+++ ROWS

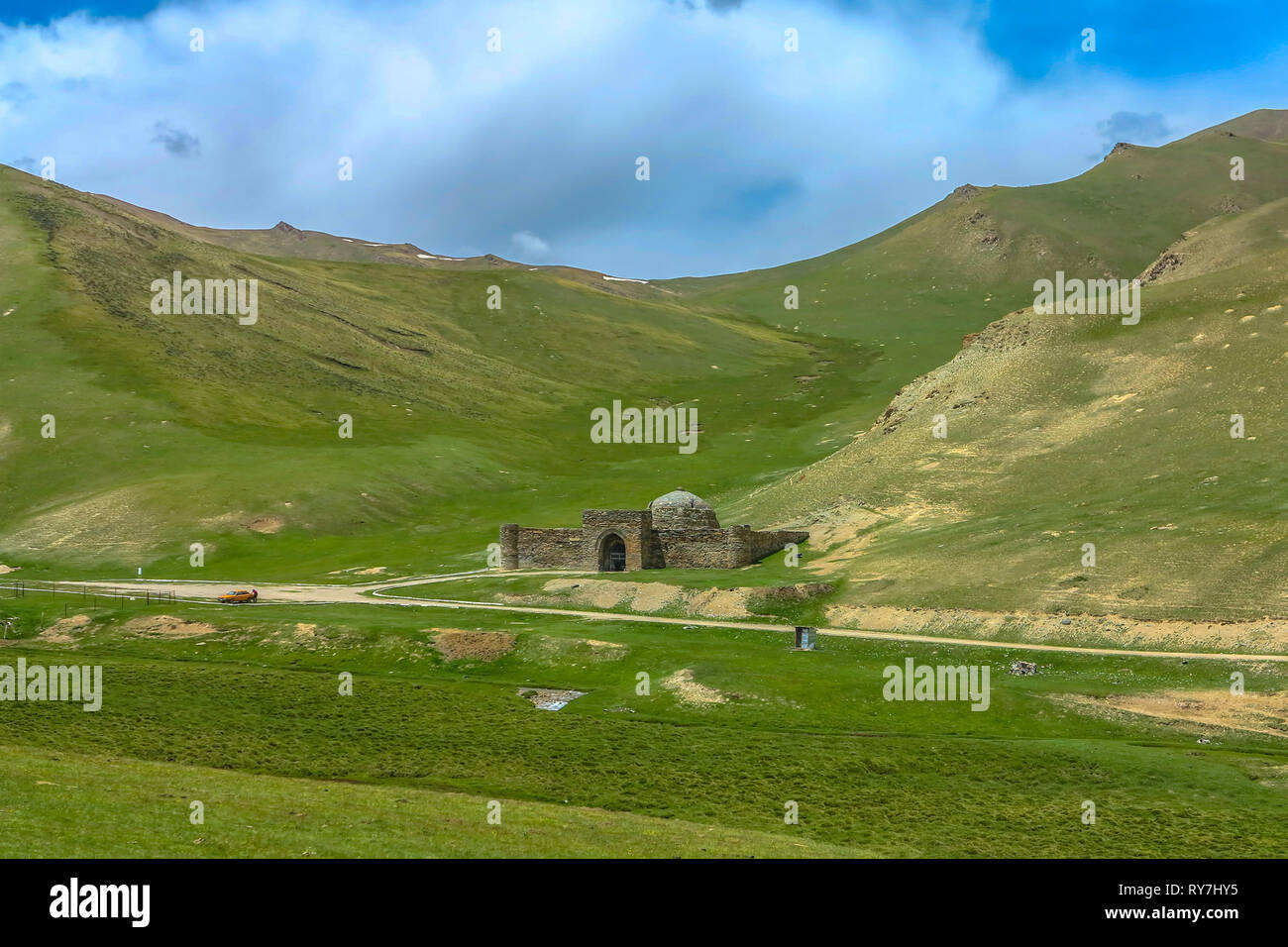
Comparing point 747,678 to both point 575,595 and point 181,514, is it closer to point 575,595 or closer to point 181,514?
point 575,595

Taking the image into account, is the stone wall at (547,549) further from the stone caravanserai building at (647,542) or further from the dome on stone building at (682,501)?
the dome on stone building at (682,501)

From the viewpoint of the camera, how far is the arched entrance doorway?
280 feet

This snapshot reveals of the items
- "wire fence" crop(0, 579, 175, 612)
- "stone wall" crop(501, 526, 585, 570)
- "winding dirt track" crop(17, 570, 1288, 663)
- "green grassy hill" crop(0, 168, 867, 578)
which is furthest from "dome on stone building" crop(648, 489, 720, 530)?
"wire fence" crop(0, 579, 175, 612)

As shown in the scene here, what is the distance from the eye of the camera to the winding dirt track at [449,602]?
55875 mm

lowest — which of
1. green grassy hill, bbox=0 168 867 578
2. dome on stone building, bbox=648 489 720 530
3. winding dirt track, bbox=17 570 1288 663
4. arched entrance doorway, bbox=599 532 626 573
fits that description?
winding dirt track, bbox=17 570 1288 663

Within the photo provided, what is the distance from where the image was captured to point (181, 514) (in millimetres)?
112000

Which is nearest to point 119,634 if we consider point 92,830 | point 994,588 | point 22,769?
point 22,769

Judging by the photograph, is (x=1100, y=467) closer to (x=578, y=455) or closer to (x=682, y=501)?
(x=682, y=501)

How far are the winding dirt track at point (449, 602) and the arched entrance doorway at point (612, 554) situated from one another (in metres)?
3.52

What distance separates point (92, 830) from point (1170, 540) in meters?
58.4

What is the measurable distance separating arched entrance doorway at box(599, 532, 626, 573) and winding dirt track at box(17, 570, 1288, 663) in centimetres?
352

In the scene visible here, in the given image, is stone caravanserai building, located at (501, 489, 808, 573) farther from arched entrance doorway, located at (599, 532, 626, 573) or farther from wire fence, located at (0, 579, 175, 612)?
wire fence, located at (0, 579, 175, 612)

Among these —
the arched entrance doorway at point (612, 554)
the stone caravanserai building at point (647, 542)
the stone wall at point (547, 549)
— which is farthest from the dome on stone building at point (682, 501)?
the stone wall at point (547, 549)

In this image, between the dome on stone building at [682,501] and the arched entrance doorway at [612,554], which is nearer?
the arched entrance doorway at [612,554]
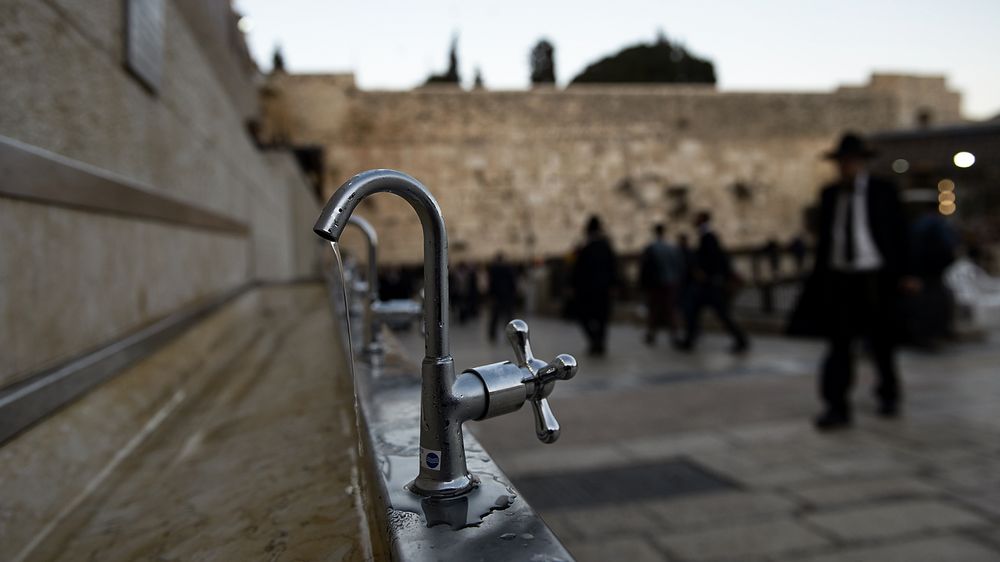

++++++

## PROBLEM REQUIREMENTS
Set out everything from the line containing "How far are" down to the end of the records as a Markdown table with the columns Row and Text, one numbered row per line. Skip blank lines and omit the pictures.

## RESULT
| Row | Text |
|---|---|
| 1 | How far are the winding dirt track at point (449, 602) and the arched entrance doorway at point (612, 554) situated from one another (in metres)? |
| 2 | 3.52 |
| 3 | What distance separates point (92, 830) from point (1170, 540) in meters? |
| 4 | 58.4 |
| 5 | What is the measurable distance separating arched entrance doorway at box(599, 532, 626, 573) and winding dirt track at box(17, 570, 1288, 663) in centimetres? |
| 6 | 352 |
| 7 | In the scene visible here, in the given image, is stone caravanserai building, located at (501, 489, 808, 573) farther from arched entrance doorway, located at (599, 532, 626, 573) or farther from wire fence, located at (0, 579, 175, 612)? |
| 8 | wire fence, located at (0, 579, 175, 612) |
| 9 | Among these — |
| 10 | the arched entrance doorway at point (612, 554) |
| 11 | the stone caravanserai building at point (647, 542) |
| 12 | the stone wall at point (547, 549) |
| 13 | — which is farthest from the dome on stone building at point (682, 501)? |
| 14 | the stone wall at point (547, 549) |
| 15 | In this image, between the dome on stone building at [682,501] and the arched entrance doorway at [612,554], which is nearer? |
| 16 | the arched entrance doorway at [612,554] |